Herr und Gott, ich danke Dir
Denn ich bin erwählt von Dir
Denn ich bin berufen von Dir
Denn ich bin erfüllt von Dir
Denn ich bin getragen von Dir
Denn ich bin geführt von Dir
Herr und Gott, ich danke Dir
Denn ich bin glücklich in Dir
Denn ich bin froh in Dir
Denn ich bin sehend in Dir
Denn ich bin gerecht in Dir
Denn ich bin friedliebend in Dir
Herr und Gott, ich danke Dir
Denn ich bin furchtlos in Dir
Denn ich bin geliebt in Dir
Denn ich bin gerettet in Dir
Denn ich bin ewig in Dir
Denn ich bin selig in Dir
Herr und Gott, ich danke Dir
Ein zweites Thema ist seit vielen Jahren die Einbeziehung der Frau des Bruder Klaus, der Dorothea. Gerne mehr dazu bei anderer Gelegenheit. Hier sei es nur angedeutet mit dem Bild der beiden, aufgenommen in Stalden, dem Herkunftsort von Dorothea; dort entstand auch das andere Bild von der Statue des Heiligen auf dem Friedhof.

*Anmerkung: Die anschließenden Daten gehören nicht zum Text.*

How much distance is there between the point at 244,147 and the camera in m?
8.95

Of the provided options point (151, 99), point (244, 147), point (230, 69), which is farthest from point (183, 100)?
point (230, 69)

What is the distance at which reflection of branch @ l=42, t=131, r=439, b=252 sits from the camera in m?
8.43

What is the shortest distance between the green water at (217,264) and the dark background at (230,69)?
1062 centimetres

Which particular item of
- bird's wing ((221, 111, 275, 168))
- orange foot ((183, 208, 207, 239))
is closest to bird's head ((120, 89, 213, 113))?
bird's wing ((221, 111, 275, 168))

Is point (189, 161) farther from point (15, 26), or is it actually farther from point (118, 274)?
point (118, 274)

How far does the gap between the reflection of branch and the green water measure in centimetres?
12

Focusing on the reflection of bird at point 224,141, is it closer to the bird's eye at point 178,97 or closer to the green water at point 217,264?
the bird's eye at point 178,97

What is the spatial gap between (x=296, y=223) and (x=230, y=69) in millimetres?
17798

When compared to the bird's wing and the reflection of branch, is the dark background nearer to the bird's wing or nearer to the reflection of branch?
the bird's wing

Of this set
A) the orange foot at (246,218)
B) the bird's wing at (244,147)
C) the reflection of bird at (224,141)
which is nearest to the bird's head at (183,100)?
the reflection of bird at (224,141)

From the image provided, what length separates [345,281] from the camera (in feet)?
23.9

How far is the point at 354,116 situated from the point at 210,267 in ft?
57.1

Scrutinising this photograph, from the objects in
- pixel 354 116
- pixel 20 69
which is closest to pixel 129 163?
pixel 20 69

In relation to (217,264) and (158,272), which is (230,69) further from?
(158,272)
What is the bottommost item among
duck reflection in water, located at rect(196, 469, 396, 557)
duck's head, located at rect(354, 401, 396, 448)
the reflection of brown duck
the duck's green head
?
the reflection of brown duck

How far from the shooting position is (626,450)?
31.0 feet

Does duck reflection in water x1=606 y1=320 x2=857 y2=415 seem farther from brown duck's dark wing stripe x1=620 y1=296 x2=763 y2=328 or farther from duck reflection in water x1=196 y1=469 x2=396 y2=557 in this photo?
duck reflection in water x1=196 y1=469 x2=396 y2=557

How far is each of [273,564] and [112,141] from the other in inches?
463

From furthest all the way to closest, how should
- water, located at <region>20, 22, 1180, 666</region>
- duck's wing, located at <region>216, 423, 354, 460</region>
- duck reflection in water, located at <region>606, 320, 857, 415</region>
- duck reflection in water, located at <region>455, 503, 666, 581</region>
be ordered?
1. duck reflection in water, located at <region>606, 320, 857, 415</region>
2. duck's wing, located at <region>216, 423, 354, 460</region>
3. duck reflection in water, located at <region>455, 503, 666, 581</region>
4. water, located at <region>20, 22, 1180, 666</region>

1 Titel eines Buches von Roland Gröbli zum Leben und zur Lehre des Bruder Klaus von der Flüe, NZN Buchverlag Zürich 1990
2 Karl Rahner, Frömmigkeit früher und heute, in: Ders., Schriften zur Theologie, Bd. VII, Einsiedeln, Zürich, Köln 1966, 11–31, hier 22.